How to Remove EXIF Metadata from Photos
Strip GPS location, camera info, and other metadata from images. Browser-based, private, no upload needed.
Every photo taken on a smartphone or digital camera embeds metadata called EXIF data. This includes GPS coordinates, camera model, date and time, lens settings, and sometimes even the device serial number. Sharing photos with this data intact can reveal your location and habits.
ConvertCraft's Metadata Remover strips all EXIF, IPTC, and XMP metadata from your images directly in your browser. Your photos never leave your device during the process.
To remove metadata: open the Image Metadata tool, drop your photos, and click Strip Metadata. The tool creates clean copies with all metadata removed while preserving the image quality.

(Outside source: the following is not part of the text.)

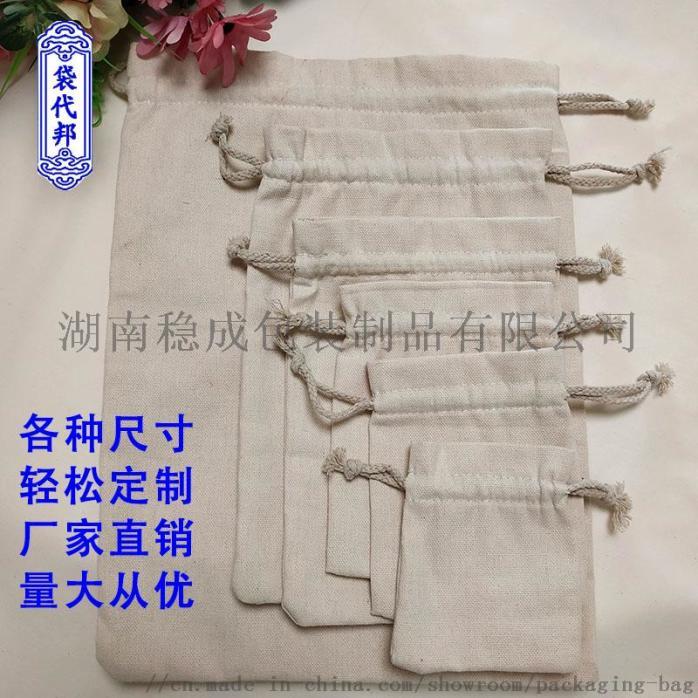 厂家定制棉布束口袋环保帆布袋 拉绳束口袋 抽绳大米小布袋子定做 (9).jpg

This is especially important when sharing photos on forums, marketplaces, or dating apps where you do not want to reveal your precise location or device information.
The tool supports JPG, PNG, WebP, and TIFF formats. Batch processing is available — strip metadata from up to 50 images at once.
Frequently Asked Questions
What metadata does the tool remove?
It removes all EXIF data (GPS, camera, date/time, exposure), IPTC metadata (captions, copyright), and XMP data (editing history). The image pixels are untouched.
Does removing metadata reduce image quality?
No. The tool only removes the metadata tags — the actual image pixels remain identical and uncompressed.
Why should I remove photo metadata?
Photos contain hidden GPS coordinates that reveal where they were taken. Removing metadata protects your privacy before sharing images online.